#### Direction:
Copy out the records below, changing each "small rock on slab" to "pebble on slab" and leaving all other text as it is.

>> START

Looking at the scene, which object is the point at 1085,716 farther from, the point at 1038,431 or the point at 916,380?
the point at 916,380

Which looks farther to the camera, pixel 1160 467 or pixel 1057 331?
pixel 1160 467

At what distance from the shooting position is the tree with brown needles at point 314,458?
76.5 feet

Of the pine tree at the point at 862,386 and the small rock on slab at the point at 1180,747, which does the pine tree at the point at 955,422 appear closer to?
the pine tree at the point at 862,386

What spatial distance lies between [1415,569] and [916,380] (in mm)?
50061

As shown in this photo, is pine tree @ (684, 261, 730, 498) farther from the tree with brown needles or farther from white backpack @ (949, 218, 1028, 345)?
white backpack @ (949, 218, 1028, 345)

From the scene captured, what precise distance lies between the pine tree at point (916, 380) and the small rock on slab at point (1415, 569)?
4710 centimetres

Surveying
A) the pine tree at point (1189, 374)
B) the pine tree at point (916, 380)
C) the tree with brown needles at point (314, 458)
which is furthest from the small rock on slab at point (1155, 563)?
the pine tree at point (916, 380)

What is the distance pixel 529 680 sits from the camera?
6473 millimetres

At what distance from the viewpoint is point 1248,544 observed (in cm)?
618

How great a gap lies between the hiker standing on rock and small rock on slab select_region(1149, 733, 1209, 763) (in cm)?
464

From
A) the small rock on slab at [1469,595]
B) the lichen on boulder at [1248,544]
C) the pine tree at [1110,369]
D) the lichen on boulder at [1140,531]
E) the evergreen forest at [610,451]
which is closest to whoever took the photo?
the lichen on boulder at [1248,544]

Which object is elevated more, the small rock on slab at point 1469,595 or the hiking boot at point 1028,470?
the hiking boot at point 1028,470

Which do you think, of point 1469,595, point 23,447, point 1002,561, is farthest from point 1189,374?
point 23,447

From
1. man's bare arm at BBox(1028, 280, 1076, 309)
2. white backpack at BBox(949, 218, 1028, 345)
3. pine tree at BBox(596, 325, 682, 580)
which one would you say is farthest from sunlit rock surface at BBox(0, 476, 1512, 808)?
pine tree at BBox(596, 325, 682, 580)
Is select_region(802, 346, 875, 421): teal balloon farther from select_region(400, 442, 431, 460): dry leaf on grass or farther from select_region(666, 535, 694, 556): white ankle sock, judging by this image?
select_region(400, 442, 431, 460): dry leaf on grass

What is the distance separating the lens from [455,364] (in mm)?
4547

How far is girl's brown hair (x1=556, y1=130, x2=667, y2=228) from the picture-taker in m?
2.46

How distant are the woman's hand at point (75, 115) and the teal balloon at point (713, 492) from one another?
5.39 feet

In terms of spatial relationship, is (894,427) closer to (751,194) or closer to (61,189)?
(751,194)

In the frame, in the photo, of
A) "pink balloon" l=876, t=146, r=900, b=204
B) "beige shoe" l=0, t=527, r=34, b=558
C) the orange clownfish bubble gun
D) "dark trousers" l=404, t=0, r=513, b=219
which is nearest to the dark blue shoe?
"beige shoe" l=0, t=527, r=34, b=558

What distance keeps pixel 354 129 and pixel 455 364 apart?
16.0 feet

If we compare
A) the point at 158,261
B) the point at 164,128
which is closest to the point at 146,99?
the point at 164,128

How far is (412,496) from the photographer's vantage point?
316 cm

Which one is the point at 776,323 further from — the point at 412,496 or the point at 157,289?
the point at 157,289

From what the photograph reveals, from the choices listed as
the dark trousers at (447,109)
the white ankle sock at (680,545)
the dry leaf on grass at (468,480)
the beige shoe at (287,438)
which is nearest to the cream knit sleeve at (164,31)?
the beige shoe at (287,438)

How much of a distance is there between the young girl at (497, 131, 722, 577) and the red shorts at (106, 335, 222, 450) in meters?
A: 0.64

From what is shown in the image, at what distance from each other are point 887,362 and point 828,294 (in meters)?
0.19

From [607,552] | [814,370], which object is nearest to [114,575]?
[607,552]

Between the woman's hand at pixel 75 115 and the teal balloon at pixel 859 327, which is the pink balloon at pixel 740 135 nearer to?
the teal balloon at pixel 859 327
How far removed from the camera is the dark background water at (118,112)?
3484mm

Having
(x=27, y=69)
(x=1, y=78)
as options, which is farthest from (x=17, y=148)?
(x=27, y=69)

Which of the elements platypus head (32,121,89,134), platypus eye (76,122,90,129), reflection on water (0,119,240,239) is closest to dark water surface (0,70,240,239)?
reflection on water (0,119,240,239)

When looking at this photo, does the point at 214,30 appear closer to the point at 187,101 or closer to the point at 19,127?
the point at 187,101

>> END

#### Solution for this task:
Looking at the scene, which object is the point at 1085,716 farther from, the point at 1038,431 or the point at 916,380?
the point at 916,380

Which looks farther to the camera, pixel 1160 467 or pixel 1057 331?
pixel 1160 467

At what distance from the shooting position is the tree with brown needles at point 314,458?
76.5 feet

Of the pine tree at the point at 862,386 and the pebble on slab at the point at 1180,747, which does the pine tree at the point at 955,422 appear closer to?
the pine tree at the point at 862,386

What spatial distance lies between [1415,569] and [916,380] (in mm)?
50061

As shown in this photo, is pine tree @ (684, 261, 730, 498) farther from the tree with brown needles or farther from white backpack @ (949, 218, 1028, 345)?
white backpack @ (949, 218, 1028, 345)

From the scene captured, what precise distance lies between the pine tree at point (916, 380) and the pebble on slab at point (1415, 569)?
4710 centimetres

Surveying
A) the pine tree at point (1189, 374)
B) the pine tree at point (916, 380)
C) the tree with brown needles at point (314, 458)
which is furthest from the pebble on slab at point (1155, 563)?
the pine tree at point (916, 380)

What is the distance pixel 529 680 sits from the camera?
6473 millimetres

At what distance from the viewpoint is point 1248,544 observed (in cm)?
618

How great a gap lies between the hiker standing on rock and pebble on slab select_region(1149, 733, 1209, 763) (in cm)?
464

From
A) the pebble on slab at [1469,595]
B) the lichen on boulder at [1248,544]
C) the pine tree at [1110,369]
D) the lichen on boulder at [1140,531]
E) the evergreen forest at [610,451]
which is closest to whoever took the photo?
the lichen on boulder at [1248,544]

Which object is elevated more, the pebble on slab at point 1469,595 or the hiking boot at point 1028,470?
the hiking boot at point 1028,470

Which do you think, of point 1469,595, point 23,447, point 1002,561, is farthest from point 1189,374?
point 23,447

From
1. man's bare arm at BBox(1028, 280, 1076, 309)
2. white backpack at BBox(949, 218, 1028, 345)
3. pine tree at BBox(596, 325, 682, 580)
which one would you say is farthest from sunlit rock surface at BBox(0, 476, 1512, 808)?
pine tree at BBox(596, 325, 682, 580)
Is select_region(802, 346, 875, 421): teal balloon farther from select_region(400, 442, 431, 460): dry leaf on grass or farther from select_region(666, 535, 694, 556): white ankle sock, judging by this image?
select_region(400, 442, 431, 460): dry leaf on grass

What is the distance separating the lens from [455,364] (in mm)?
4547

How far is girl's brown hair (x1=556, y1=130, x2=667, y2=228) from the picture-taker in m?
2.46

How distant are the woman's hand at point (75, 115) and the teal balloon at point (713, 492) from one another?
5.39 feet

In terms of spatial relationship, is (894,427) closer to (751,194) or closer to (61,189)?
(751,194)

In the frame, in the photo, of
A) "pink balloon" l=876, t=146, r=900, b=204
B) "beige shoe" l=0, t=527, r=34, b=558
C) the orange clownfish bubble gun
D) "dark trousers" l=404, t=0, r=513, b=219
which is nearest to the dark blue shoe?
"beige shoe" l=0, t=527, r=34, b=558

What distance keeps pixel 354 129 and pixel 455 364 apart?
16.0 feet

If we compare
A) the point at 158,261
B) the point at 164,128
which is closest to the point at 146,99?
the point at 164,128

How far is (412,496) from the photographer's vantage point?
316 cm

Which one is the point at 776,323 further from — the point at 412,496 or the point at 157,289?
the point at 157,289

From what the photograph reveals, from the choices listed as
the dark trousers at (447,109)
the white ankle sock at (680,545)
the dry leaf on grass at (468,480)
the beige shoe at (287,438)
which is nearest to the cream knit sleeve at (164,31)?
the beige shoe at (287,438)

How much of a distance is there between the young girl at (497, 131, 722, 577) and the red shorts at (106, 335, 222, 450) in meters?
A: 0.64

From what is shown in the image, at what distance from each other are point 887,362 and point 828,294 (in meters)?
0.19

From [607,552] | [814,370], which object is nearest to [114,575]?
[607,552]

Between the woman's hand at pixel 75 115 and the teal balloon at pixel 859 327, which is the pink balloon at pixel 740 135 nearer to?
the teal balloon at pixel 859 327
How far removed from the camera is the dark background water at (118,112)?
3484mm

Having
(x=27, y=69)
(x=1, y=78)
as options, which is farthest from (x=17, y=148)?
(x=27, y=69)

Which of the elements platypus head (32,121,89,134), platypus eye (76,122,90,129), reflection on water (0,119,240,239) is closest to dark water surface (0,70,240,239)?
reflection on water (0,119,240,239)

When looking at this photo, does the point at 214,30 appear closer to the point at 187,101 or closer to the point at 19,127?
the point at 187,101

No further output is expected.